AFTER this, for several days Mrs. Howard made it rather difficult for Lord Fordyce to speak to her alone, although he saw her every day, and at every meal, and each hour grew more enamored. She, for her part, was certainly growing to like him. He soothed her; his intelligence was highly trained, and he was courteous and gentle and sympathetic—but for some reason which she could not explain, she had no wish to precipitate matters. Her mind was quite without any definite desire or determination, but, being a woman, she was perfectly aware that Henry was falling in love with her. A number of other men had done so before, and had then at once begun to be uninteresting in her eyes. It was as if she were numb to the attraction of men—but this one had qualities which appealed to her. Her own countrymen were never cultivated enough in literature, and were too absorbed in stocks and shares to be able to take flights of sentiment and imagination with her.
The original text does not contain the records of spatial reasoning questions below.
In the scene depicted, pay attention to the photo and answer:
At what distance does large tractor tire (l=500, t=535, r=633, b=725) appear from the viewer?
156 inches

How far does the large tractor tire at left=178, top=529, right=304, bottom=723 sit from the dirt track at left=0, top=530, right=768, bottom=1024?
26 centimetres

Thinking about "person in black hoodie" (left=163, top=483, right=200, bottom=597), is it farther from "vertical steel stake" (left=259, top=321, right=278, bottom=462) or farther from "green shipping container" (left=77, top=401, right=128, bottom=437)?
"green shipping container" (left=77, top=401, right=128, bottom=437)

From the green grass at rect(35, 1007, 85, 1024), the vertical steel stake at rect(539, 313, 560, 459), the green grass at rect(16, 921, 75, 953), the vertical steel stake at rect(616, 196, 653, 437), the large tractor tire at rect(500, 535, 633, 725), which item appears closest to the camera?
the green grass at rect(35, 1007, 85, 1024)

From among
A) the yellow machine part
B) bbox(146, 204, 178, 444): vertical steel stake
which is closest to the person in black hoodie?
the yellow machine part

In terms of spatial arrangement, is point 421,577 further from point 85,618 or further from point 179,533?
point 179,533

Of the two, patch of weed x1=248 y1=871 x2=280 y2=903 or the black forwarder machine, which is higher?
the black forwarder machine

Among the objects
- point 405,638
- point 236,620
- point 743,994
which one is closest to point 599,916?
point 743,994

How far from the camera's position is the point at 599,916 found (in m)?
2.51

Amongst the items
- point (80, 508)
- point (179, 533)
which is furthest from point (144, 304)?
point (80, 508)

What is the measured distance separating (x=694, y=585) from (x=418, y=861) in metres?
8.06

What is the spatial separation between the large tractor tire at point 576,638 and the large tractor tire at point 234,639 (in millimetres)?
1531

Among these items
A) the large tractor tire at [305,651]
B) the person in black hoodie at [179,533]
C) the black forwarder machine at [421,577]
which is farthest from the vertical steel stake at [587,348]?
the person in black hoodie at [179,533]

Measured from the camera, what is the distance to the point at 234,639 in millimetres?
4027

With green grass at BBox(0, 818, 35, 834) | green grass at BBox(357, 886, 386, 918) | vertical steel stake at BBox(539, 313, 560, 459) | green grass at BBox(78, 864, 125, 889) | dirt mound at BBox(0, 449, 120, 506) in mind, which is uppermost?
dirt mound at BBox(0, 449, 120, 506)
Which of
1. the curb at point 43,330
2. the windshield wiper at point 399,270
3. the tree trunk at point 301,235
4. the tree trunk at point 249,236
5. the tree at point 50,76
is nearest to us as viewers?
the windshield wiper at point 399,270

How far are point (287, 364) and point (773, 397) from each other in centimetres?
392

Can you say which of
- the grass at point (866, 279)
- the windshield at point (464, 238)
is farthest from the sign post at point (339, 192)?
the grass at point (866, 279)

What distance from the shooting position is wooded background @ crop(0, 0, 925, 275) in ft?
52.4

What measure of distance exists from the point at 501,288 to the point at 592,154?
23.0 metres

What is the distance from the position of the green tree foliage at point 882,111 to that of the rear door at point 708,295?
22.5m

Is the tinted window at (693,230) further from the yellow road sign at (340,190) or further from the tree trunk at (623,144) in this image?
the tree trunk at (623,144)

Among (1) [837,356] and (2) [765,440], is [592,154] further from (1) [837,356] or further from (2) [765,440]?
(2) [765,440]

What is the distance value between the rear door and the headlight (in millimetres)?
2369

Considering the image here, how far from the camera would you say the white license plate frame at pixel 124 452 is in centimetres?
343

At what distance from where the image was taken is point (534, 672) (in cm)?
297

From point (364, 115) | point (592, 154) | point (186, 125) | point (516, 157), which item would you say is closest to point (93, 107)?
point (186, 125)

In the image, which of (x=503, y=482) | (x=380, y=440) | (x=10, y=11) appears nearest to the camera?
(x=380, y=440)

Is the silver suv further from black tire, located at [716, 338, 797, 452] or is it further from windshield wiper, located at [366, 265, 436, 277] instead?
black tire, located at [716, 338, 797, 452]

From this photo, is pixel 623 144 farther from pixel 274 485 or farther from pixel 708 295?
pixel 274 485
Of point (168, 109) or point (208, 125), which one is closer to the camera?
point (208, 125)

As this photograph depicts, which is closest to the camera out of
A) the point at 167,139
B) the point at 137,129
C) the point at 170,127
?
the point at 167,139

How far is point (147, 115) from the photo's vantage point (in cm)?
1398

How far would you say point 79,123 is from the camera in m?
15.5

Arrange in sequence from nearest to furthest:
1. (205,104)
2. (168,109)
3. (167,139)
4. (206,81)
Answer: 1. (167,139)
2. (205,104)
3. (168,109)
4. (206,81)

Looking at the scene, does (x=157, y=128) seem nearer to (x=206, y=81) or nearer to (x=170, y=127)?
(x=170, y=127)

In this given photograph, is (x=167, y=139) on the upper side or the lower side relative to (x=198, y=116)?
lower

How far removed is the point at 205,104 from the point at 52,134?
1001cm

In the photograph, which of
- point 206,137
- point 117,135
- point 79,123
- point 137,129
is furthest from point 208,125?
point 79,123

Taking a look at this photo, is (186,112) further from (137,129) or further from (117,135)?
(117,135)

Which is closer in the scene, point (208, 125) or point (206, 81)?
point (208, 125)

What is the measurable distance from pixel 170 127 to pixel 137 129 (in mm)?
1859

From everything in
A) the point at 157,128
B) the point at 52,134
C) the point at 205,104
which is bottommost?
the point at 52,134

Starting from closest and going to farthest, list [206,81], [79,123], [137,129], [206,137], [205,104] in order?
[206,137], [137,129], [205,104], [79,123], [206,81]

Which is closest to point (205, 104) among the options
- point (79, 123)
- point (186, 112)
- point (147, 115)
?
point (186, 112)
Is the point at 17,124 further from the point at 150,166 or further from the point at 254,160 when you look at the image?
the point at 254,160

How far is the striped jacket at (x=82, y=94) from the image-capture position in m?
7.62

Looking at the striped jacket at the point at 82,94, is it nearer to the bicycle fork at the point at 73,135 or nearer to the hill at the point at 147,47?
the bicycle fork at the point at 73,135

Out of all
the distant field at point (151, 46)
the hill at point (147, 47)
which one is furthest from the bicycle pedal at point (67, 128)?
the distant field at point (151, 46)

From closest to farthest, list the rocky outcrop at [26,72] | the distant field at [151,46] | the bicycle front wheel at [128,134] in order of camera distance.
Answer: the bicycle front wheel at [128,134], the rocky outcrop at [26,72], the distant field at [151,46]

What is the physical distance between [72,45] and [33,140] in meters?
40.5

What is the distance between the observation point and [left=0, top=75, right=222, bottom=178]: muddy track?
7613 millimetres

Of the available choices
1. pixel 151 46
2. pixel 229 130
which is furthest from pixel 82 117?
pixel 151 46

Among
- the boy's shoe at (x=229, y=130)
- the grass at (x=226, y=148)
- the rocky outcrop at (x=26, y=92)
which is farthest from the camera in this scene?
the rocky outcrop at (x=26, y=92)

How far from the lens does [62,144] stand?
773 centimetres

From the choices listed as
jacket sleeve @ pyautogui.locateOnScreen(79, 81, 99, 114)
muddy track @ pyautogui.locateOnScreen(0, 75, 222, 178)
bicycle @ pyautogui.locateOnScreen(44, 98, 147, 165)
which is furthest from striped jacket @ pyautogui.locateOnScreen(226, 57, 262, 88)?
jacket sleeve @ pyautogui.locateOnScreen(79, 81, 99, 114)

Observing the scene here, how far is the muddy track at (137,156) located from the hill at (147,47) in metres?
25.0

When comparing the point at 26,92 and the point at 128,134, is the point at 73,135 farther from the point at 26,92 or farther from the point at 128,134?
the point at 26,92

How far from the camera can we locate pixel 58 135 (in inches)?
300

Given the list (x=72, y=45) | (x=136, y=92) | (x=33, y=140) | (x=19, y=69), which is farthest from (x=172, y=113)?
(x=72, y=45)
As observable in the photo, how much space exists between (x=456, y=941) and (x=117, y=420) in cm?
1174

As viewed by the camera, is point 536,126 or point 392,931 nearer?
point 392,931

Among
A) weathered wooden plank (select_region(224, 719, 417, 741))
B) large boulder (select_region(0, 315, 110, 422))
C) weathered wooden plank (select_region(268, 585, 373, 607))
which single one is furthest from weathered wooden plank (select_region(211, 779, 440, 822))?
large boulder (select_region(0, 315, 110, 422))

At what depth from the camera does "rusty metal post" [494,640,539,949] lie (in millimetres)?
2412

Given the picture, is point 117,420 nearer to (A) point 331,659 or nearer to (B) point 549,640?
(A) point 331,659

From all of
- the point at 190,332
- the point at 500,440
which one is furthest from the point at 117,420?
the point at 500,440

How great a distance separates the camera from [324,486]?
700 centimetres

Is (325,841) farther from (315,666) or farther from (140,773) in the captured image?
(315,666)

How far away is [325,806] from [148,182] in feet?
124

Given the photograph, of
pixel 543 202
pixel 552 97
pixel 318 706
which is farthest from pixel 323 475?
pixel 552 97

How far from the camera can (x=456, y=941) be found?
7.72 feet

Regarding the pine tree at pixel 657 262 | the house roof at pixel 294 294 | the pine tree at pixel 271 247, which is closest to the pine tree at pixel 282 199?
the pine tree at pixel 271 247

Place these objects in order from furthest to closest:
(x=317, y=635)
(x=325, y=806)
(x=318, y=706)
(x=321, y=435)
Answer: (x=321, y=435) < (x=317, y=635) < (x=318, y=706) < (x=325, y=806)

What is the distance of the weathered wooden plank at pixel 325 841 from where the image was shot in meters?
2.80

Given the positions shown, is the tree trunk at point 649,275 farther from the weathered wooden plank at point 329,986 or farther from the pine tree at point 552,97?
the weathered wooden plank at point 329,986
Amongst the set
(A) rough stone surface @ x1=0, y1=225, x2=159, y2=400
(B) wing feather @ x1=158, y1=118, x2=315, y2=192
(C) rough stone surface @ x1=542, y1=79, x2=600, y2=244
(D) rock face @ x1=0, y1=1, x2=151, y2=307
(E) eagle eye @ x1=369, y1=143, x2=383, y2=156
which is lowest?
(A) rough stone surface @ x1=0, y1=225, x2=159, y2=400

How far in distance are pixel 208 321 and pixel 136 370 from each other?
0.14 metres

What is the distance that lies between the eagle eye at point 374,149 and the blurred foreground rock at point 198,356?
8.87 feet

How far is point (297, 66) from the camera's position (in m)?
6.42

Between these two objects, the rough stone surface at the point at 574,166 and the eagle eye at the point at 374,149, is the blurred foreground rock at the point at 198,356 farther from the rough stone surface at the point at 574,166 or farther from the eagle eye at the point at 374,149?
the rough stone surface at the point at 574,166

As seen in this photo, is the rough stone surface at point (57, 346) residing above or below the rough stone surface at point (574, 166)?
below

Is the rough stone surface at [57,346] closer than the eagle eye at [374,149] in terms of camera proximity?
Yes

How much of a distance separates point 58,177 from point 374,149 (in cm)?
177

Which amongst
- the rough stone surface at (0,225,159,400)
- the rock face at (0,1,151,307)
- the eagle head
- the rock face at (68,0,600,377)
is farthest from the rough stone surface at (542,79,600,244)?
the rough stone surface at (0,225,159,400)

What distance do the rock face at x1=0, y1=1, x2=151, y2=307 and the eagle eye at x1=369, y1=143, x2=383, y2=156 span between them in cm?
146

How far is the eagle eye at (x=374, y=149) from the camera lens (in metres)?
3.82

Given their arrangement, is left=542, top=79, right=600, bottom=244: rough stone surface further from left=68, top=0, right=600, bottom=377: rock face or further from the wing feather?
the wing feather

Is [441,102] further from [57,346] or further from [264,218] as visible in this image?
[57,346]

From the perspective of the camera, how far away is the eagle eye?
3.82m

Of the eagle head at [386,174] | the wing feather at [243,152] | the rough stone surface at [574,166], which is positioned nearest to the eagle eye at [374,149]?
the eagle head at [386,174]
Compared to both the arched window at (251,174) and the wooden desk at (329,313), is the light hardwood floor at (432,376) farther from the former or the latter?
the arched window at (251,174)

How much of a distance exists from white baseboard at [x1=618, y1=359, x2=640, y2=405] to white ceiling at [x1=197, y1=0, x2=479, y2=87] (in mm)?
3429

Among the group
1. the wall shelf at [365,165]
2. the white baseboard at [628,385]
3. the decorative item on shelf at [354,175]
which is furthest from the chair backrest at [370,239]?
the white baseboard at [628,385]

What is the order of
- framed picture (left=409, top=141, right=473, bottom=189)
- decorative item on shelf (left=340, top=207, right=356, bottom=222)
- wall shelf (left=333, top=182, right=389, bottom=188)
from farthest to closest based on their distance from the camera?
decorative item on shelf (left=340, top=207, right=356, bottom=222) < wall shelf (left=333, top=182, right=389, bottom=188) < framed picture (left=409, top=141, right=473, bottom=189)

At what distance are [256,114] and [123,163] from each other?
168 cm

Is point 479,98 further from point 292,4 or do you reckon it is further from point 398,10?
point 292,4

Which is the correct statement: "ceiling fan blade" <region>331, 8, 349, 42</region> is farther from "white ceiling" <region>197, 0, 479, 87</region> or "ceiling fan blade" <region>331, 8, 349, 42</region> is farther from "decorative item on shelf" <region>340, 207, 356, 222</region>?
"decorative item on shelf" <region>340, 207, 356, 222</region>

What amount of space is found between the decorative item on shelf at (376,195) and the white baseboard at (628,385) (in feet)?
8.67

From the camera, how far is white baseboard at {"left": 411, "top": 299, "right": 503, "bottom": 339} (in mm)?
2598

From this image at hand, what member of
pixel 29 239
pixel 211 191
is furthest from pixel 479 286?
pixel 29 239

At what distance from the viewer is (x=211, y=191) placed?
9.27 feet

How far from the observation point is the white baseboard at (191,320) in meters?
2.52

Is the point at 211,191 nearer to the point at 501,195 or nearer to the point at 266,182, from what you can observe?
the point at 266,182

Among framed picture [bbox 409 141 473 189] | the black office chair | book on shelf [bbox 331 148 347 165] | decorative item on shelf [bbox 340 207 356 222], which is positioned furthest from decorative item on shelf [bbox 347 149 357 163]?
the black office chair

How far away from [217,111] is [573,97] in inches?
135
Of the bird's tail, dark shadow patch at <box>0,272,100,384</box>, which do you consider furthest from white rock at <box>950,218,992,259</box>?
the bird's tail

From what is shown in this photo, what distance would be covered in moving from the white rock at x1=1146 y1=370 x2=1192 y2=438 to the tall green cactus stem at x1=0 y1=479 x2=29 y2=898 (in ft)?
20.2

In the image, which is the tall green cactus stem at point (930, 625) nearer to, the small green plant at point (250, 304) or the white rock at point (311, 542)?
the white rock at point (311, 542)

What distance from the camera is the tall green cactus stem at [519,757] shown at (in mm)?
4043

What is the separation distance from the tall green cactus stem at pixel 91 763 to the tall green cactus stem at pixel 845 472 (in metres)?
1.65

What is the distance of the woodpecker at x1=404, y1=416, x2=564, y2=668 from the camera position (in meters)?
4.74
Lord Fordyce understood in a second—and they could discuss any subject with a refined subtlety which enchanted her.

Henry had not spent his life maneuvring love affairs with women, and was not very clever at manipulating circumstance. He fretted and fumed at not getting his desired têteà-tête, but with all the will was too hedged in by conventionality and a sense of politeness to force matters, as his friend, Michael Arranstoun, would have done with high-handed unconcern. Thus, his cure at Carlsbad was drawing to a close before he again spent an afternoon quite alone with Sabine Howard. They had gone to the Aberg to tea, and the Princess had expressed herself too tired to walk back, and had got into the waiting carriage, making Cranley Beaton accompany her. She was not in a perfectly amiable temper. Lord Fordyce attracted her strongly, and it was plain to be seen he had only eyes for Sabine—who cared for him not at all. The Princess found Cranley Beaton absolutely tiresome—no better than the New York Herald, she thought pettishly, or the Continental Daily Mail—to be with! The waters were getting on her nerves, too; she would be glad to leave and go to Sorrento with that Cupid among infants, Girolamo. Sabine had better divorce her horror of a husband, and marry the man and have done with it!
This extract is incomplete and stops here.